Debout près de l’entrée, Zoé leur adresse un dernier baiser en ouvrant sa main. Elle arrondit les lèvres et souffle doucement sur sa paume.
La mélancolie lui envahit le ventre car elle sait bien qu’au delà de la porte, elle ne les reverra plus jamais.
Zoé sera déjà loin lorsque sa mère ira trouver la trompettaïre qui donnera l’alerte. Sa voix de crécelle et son instrument maigre comme un jouet de bébé n’y pourront rien. Le chagrin de ses élèves non plus. Passée l’allée de marronniers, passées les terrasses aux amandiers, Zoé ne pourra plus se retourner. Personne ne saura l’arrêter puisque son grand amour est parti.
Zoé marche maintenant bien au-delà des hameaux et des montagnes que lui nommait Victor. Elle franchit des crêtes et passe des plaines encore épargnées par la guerre.
Tous les bourgs, tous les villages traversés se ressemblent comme des frères. Plus un homme vaillant dans les champs. Plus un pantalon de velours sur les marchés. Seuls quelques vieillards raclent encore leurs cannes d’allée en allée, de maison en maison. Ils traînent leur ennui et leur ranc***r autour des places poussiéreuses. Accroupis en petits cercles, les enfants fouettent en chantant de grosses toupies multicolores. Les halles comme les écoles ne résonnent plus que de voix claires et haut perchées.

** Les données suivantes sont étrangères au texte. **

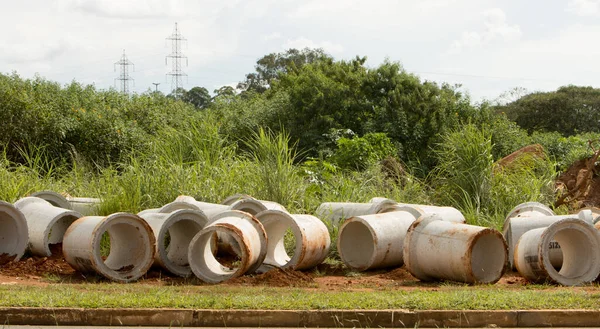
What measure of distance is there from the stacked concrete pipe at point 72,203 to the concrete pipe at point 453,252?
5.91 metres

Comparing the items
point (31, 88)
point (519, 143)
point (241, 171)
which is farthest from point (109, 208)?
point (519, 143)

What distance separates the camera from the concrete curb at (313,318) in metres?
7.58

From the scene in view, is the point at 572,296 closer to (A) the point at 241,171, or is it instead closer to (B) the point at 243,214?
(B) the point at 243,214

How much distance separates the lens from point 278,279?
1035cm

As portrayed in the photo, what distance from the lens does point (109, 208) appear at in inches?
542

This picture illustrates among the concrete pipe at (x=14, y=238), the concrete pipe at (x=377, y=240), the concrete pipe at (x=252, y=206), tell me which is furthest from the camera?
the concrete pipe at (x=252, y=206)

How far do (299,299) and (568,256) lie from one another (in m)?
4.71

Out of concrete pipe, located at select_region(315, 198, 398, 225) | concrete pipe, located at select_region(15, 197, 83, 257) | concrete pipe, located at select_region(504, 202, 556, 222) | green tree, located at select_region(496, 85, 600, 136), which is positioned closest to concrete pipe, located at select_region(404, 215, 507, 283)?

Partout, des feuilles clouées aux troncs des platanes, des tilleuls ou des acacias avec du bleu blanc rouge et du crêpe noir autour.
A chaque village, Zoé s’approche des arbres et déchiffre. Adrien, Édouard, Gabin, Louis, Arthur... Quelques Victor aussi.
Lorsque la paix reviendra, les noms et les prénoms des soldats sacrifiés rejoindront les monuments de pierre grise. On les fleurira une fois ou deux l’an et puis c’est tout. Jusqu’au prochain massacre.
Zoé avance maintenant dans la grande ville. Partout, des hommes aux regards las et tristes. Elle ne comprend rien à leurs accents ni à leurs langues. Elle ne reconnaît pas leurs uniformes. Elle n’a peur ni des béquilles ni des moignons. Ni des larges bandes tachées de rouge qui ornent leurs fronts.
Plus loin, sur les trottoirs, une armée de photographes et de camelots l’accoste et la bouscule en parlant fort. Zoé n’attend pas grand chose de leurs boniments et de leurs flatteries. Elle cherche le port. Le grand port de Marseille. A coup sûr, ils vont la renseigner. Peut-être lui proposer de l’accompagner. Elle veut trouver les quais dont lui parlait Victor. Ces quais d’où l’on embarque pour l’Amérique et pour le monde entier.
Alors elle finit par accepter qu’un tout jeune homme la rapte, la prenne en vitesse par la taille et lui montre le chemin.
Promis, il va la conduire jusqu’à la mer. C’est son but à lui aussi. Elle ne comprend pas pourquoi il s’agite en pleine rue comme un brin de paille décolorée. Elle le suit pourtant sans une once d’effroi. Il est beau, il sent bon, il n’a pas encore vingt-cinq ans. Elle en est sûre.
C’est bien jeune pour tant de peur.
Elle lui demande si c’est encore loin. Il assure que non en se retournant sans cesse sur ses pas. Zoé veut savoir comment il s’appelle et d’où vient cette angoisse sur son visage. Il lui répond qu’elle ne va pas tarder à savoir.
Alors que le paquebot s’éloigne en silence des lumières dorées de Marseille, Zoé l’écoute raconter que ce matin, les gendarmes sont venus le chercher pour remplacer son frère tué au front.
Il les a entendus ordonner à sa mère d’aller le réveiller. Lorsqu’elle a tapé à sa porte en hurlant “ Victor, Victor ! “, il s’est enfui par la fenêtre de sa chambre.